Vector is a bridge to transform geometric problems into algebraic problems, and the addition and subtraction of vectors are geometric operations by algebraic methods.
Triangle rule solves the problem of vector addition: connect each vector from beginning to end in turn, and the result is that the starting point of the first vector points to the end point of the last vector.
Parallelogram rule solution
The method of vector addition: two vectors are translated to the common starting point, and the two sides of the vector are regarded as parallelograms, and the result is the diagonal of the common starting point.
The parallelogram rule is used to solve the method of vector subtraction: two vectors are translated to a common starting point, and both sides of the vector are used as parallelograms, and the result points from the endpoint of the subtracted vector to the endpoint of the subtracted vector (the parallelogram rule is only applicable to the addition and subtraction of two non-zero non-* * * line vectors).
When learning vectors, you can follow the following steps:
1. Definition of learning vector: A vector is a quantity with a size and a direction, which is mathematically represented by an arrow.

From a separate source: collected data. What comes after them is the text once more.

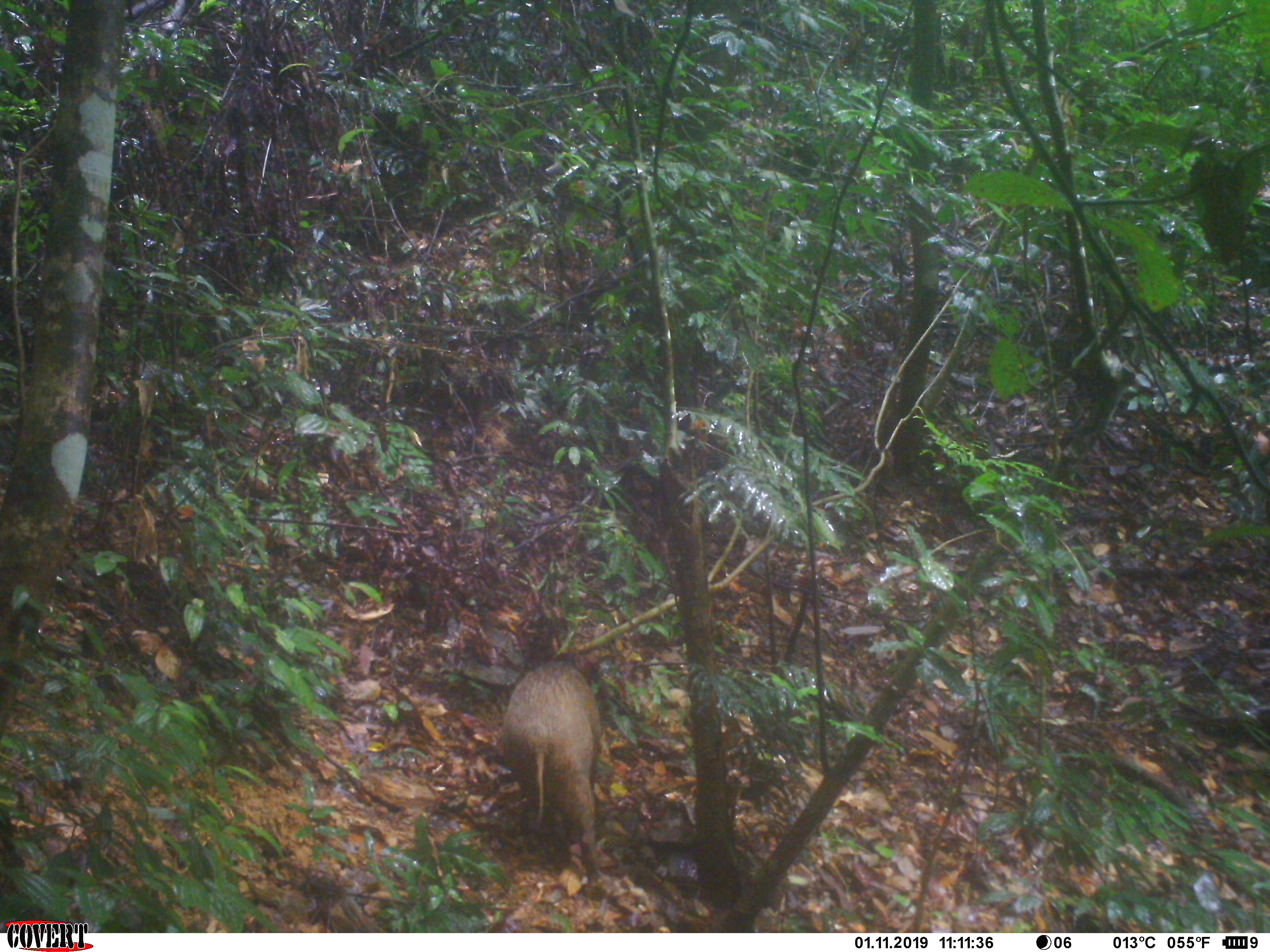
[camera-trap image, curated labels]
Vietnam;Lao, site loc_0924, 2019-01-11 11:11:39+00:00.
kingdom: Animalia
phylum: Chordata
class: Mammalia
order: Artiodactyla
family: Suidae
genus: Sus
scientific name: Sus scrofa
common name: eurasian wild pig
Eurasian wild pig (Sus scrofa). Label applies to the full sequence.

The length of the arrow indicates the size of the vector, and the direction of the arrow indicates the direction of the vector.
2. Basic operations of learning vectors: addition, subtraction, number multiplication, point multiplication, etc. The operation of addition and subtraction is to add and subtract the length and direction of a vector. The operation method of number multiplication is to multiply the length of the vector by a real number, and the direction remains the same. The operation of dot multiplication is to add the length products of two vectors to get a scalar.
3. Graphical representation of drawing vectors: you can use arrows to represent vectors, the length of arrows indicates the size of vectors, and the direction of arrows indicates the direction of vectors, so that you can represent vectors more vividly.
4. Coordinate representation of learning vectors: a vector can be represented by coordinates, a two-dimensional vector can be represented by two numbers, and a three-dimensional vector can be represented by three numbers.
5. Relevant formulas of learning vectors: such as the module length of vectors, the included angle of vectors, the projection of vectors, etc. Mastering these formulas is helpful to solve related problems.
6. Doing related topics of vectors: After mastering the basic knowledge, you need to practice doing related topics of vectors, consolidate what you have learned and improve your problem-solving ability.